◆ Aim
Print the line that contains "Looking at this" and every line after it through the last line of the records below, exactly as written and nothing else.

◆ Excerpts of spatial question data
────────────────
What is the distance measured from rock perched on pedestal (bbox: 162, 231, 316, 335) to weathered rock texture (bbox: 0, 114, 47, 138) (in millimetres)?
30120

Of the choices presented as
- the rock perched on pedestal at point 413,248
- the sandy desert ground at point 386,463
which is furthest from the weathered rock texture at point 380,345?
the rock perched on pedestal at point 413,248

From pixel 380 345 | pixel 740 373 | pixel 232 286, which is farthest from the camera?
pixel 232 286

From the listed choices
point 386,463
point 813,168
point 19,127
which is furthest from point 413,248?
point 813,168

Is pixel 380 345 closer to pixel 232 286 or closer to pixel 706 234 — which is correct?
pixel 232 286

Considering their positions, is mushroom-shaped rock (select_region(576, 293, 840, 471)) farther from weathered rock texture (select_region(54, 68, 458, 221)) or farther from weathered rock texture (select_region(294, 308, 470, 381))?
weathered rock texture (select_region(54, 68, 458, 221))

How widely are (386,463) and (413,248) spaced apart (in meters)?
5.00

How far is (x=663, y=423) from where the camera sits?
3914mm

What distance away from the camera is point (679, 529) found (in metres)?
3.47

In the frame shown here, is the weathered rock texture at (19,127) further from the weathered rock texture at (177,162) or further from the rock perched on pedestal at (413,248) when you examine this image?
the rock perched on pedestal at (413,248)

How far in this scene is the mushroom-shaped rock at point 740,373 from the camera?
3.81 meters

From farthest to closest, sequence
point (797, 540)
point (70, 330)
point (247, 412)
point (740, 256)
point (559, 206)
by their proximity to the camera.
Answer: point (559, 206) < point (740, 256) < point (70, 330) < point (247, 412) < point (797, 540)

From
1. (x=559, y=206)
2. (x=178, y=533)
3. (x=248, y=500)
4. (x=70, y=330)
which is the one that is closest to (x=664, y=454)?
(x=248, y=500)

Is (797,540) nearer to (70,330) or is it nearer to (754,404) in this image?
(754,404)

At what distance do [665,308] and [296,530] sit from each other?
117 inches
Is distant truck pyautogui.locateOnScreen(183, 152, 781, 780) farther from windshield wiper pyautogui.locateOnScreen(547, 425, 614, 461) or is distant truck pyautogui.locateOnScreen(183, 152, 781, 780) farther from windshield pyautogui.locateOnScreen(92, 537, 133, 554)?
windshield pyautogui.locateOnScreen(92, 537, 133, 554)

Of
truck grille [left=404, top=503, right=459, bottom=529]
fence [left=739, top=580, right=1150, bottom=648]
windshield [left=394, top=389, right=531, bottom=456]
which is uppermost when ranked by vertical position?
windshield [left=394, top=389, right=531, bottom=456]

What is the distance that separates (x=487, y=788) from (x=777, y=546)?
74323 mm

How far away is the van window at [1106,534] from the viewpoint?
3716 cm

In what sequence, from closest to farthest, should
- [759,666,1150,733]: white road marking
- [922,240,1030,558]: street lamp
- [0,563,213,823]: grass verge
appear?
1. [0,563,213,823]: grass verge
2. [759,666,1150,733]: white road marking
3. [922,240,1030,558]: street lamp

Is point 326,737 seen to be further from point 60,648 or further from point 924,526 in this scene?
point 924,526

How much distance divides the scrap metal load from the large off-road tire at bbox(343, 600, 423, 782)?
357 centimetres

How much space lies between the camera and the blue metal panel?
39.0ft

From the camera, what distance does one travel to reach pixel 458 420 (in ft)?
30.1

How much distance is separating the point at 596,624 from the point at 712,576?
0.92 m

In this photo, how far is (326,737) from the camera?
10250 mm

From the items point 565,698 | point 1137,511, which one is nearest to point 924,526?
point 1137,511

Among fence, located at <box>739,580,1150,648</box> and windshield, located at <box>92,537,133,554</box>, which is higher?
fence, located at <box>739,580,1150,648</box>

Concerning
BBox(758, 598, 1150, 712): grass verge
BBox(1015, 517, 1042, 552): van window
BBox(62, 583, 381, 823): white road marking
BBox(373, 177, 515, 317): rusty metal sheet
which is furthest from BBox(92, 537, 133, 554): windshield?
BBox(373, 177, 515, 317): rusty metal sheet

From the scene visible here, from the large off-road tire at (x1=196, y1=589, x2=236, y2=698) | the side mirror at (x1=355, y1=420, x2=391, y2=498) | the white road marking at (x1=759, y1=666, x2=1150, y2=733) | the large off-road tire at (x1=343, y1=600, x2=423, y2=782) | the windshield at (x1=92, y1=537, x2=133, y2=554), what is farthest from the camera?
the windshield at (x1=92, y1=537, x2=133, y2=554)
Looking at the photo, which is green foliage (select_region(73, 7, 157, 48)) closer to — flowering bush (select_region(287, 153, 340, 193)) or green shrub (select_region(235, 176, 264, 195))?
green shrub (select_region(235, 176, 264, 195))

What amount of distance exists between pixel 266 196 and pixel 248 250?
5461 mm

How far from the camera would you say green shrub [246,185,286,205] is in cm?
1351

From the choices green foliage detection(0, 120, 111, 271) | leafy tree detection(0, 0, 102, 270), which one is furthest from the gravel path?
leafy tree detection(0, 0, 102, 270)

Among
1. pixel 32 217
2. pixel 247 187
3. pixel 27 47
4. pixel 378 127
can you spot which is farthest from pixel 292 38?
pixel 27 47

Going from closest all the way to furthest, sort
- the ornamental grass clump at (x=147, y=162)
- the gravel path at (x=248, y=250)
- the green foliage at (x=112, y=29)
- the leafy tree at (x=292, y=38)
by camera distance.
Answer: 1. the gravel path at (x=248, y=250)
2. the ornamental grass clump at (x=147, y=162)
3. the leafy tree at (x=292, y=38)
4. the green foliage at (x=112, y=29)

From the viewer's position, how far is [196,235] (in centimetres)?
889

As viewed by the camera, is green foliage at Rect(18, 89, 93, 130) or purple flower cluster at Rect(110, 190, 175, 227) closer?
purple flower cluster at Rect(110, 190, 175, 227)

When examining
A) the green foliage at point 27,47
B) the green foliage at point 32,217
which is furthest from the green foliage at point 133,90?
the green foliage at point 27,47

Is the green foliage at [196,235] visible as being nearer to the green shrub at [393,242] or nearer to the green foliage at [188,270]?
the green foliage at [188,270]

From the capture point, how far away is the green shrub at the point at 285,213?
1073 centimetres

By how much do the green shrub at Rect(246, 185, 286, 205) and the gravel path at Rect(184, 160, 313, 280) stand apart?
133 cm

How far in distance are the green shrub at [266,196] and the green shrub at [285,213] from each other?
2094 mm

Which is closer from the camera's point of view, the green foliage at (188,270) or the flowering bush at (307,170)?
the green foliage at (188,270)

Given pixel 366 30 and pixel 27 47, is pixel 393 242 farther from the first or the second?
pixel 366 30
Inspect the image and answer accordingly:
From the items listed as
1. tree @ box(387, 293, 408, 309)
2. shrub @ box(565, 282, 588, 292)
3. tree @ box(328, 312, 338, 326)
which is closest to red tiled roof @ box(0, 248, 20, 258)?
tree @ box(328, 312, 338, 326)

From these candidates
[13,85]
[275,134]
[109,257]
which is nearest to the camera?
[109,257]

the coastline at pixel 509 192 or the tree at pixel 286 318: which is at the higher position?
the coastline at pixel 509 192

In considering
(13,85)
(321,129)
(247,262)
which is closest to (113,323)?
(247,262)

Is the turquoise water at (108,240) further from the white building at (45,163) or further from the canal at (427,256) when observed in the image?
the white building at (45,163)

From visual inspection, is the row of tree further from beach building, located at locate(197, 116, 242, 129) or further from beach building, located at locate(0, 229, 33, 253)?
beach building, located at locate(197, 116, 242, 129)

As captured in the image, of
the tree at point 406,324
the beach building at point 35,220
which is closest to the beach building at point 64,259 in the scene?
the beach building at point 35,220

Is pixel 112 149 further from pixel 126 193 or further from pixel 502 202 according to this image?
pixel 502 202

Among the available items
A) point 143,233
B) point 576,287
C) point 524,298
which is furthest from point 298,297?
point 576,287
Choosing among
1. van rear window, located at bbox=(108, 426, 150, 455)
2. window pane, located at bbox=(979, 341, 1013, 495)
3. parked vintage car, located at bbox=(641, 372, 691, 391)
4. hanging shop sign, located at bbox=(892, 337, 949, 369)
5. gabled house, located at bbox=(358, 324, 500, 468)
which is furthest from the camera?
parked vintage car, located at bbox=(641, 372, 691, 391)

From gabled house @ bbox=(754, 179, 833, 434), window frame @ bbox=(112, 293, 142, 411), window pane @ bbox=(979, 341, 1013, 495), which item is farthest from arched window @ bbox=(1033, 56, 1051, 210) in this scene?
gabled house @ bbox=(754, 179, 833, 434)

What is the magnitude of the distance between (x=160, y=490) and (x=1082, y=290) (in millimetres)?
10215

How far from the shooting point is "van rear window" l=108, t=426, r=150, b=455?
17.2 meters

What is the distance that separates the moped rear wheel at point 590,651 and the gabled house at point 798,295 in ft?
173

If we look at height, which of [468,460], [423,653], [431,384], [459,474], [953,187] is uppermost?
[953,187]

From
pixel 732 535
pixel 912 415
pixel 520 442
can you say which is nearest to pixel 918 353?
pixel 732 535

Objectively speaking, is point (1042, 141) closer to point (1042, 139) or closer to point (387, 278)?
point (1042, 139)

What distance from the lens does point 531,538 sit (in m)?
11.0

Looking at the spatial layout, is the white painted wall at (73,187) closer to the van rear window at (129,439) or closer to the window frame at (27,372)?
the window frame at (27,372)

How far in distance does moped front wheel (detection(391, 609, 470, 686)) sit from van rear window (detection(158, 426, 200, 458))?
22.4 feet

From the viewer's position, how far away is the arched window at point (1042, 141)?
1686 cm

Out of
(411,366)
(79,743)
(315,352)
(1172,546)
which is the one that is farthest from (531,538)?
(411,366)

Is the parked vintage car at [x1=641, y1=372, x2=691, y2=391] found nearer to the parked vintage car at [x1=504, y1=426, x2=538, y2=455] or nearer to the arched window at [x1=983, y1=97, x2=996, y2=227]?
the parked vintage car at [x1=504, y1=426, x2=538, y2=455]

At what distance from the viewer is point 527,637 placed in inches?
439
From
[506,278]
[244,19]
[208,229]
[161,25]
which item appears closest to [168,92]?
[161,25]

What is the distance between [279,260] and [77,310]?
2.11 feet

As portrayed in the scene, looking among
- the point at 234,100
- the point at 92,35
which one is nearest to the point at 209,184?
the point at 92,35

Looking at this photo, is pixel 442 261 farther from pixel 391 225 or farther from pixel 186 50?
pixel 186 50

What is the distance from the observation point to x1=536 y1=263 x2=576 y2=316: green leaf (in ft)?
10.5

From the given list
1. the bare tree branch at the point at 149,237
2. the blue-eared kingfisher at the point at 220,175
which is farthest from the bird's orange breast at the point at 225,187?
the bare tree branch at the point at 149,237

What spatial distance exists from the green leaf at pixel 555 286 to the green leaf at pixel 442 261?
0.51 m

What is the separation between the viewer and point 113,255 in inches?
────────────────
◆ Response
Looking at this photo, is pixel 442 261 farther from pixel 391 225 or farther from pixel 186 50?
pixel 186 50

What is the distance from the observation point to x1=536 y1=263 x2=576 y2=316: green leaf (in ft)?
10.5

From the given list
1. the bare tree branch at the point at 149,237
2. the blue-eared kingfisher at the point at 220,175
which is farthest from the bird's orange breast at the point at 225,187?
the bare tree branch at the point at 149,237

What spatial distance exists from the green leaf at pixel 555 286 to the green leaf at pixel 442 261?
0.51 m

What is the separation between the viewer and point 113,255 in inches?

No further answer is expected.